::: DATA PROVIDED :::

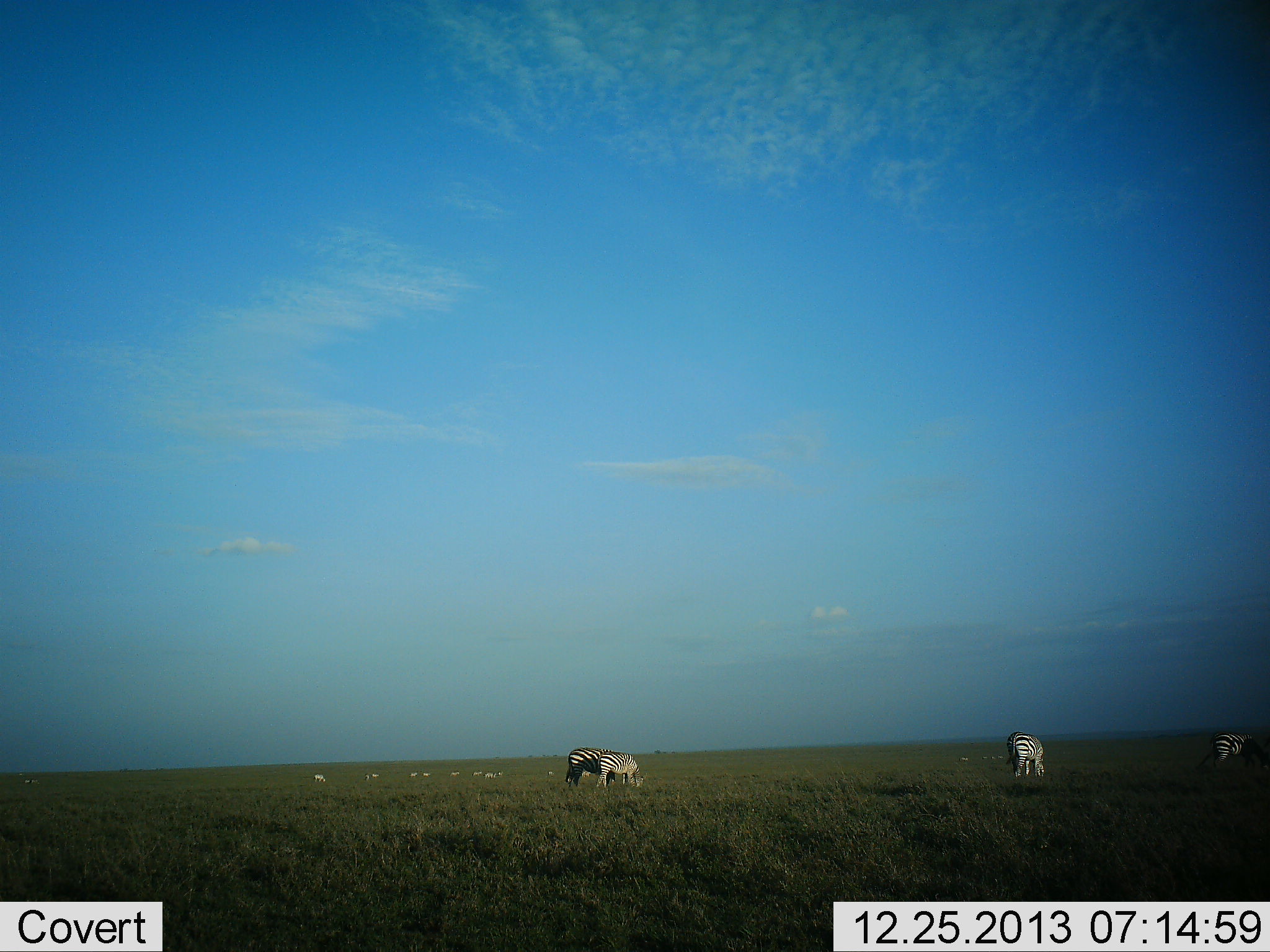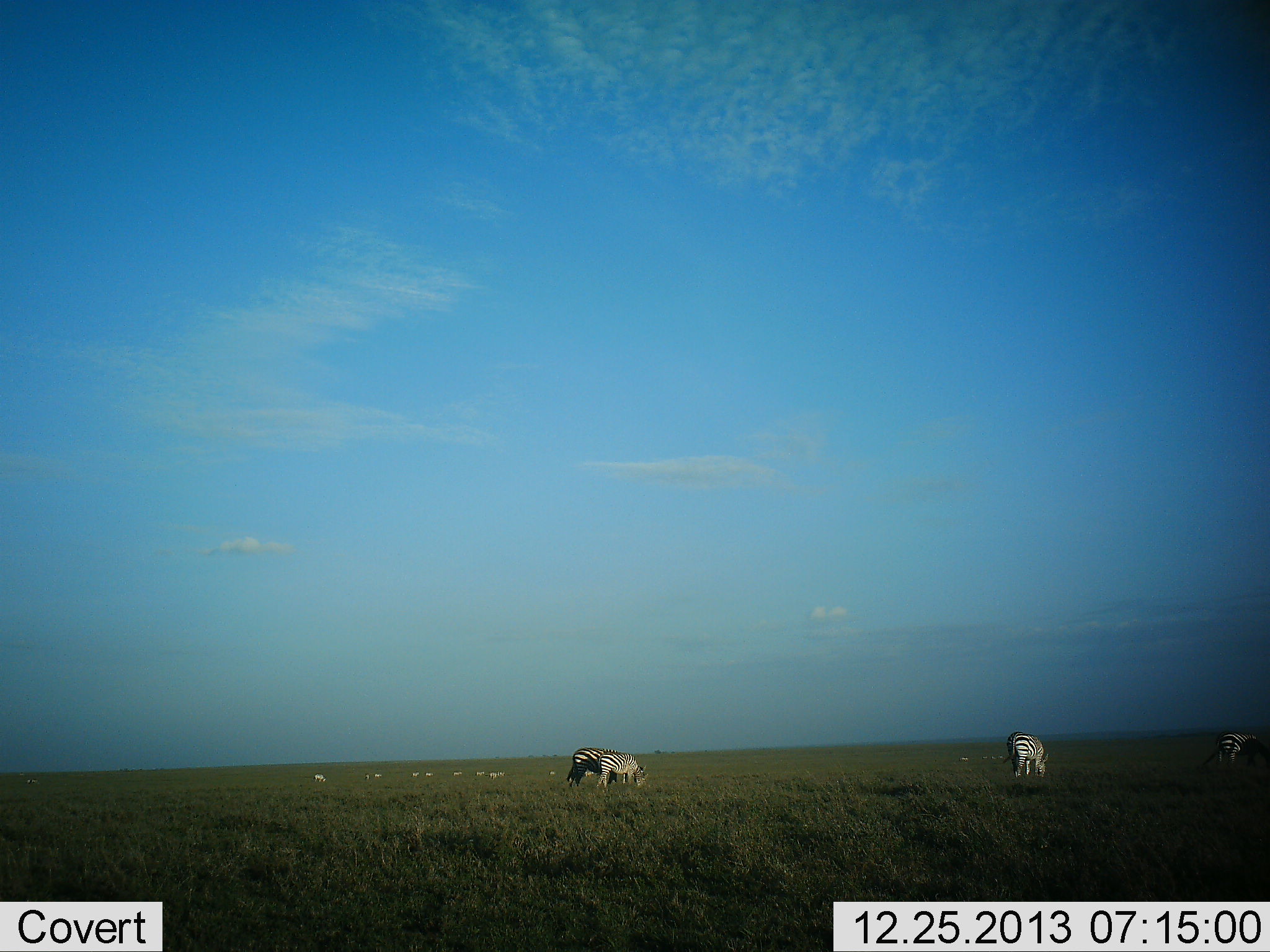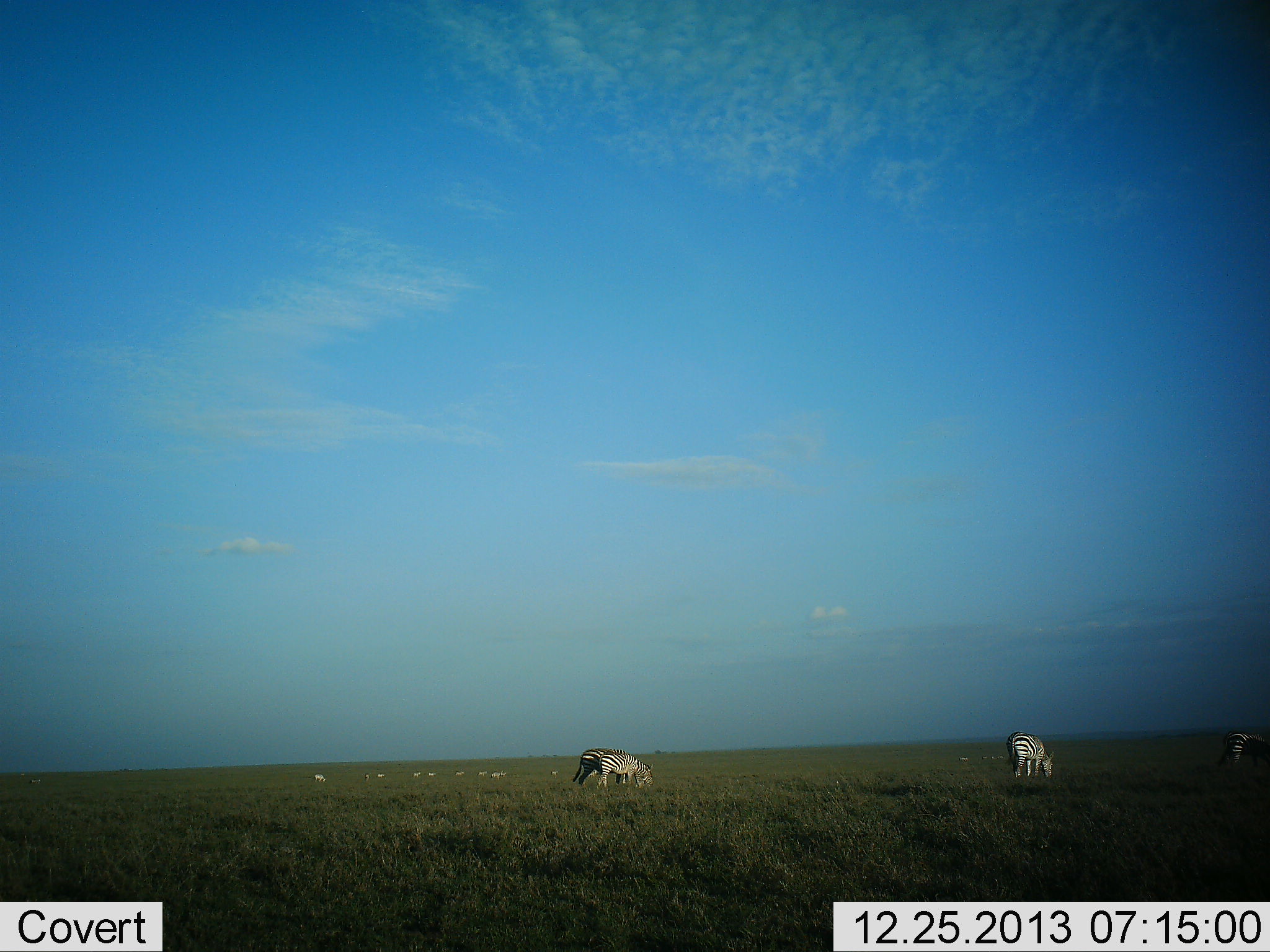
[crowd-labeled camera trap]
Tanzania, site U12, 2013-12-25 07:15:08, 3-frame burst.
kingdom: Animalia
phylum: Chordata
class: Mammalia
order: Perissodactyla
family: Equidae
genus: Equus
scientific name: Equus quagga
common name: plains zebra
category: zebra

:::

● **EXERCISE AIM**:
An exact copy of every entry above is needed, with the pictures left out.

● **OUTPUT**:
[crowd-labeled camera trap]
Tanzania, site U12, 2013-12-25 07:15:08, 3-frame burst.
kingdom: Animalia
phylum: Chordata
class: Mammalia
order: Perissodactyla
family: Equidae
genus: Equus
scientific name: Equus quagga
common name: plains zebra
category: zebra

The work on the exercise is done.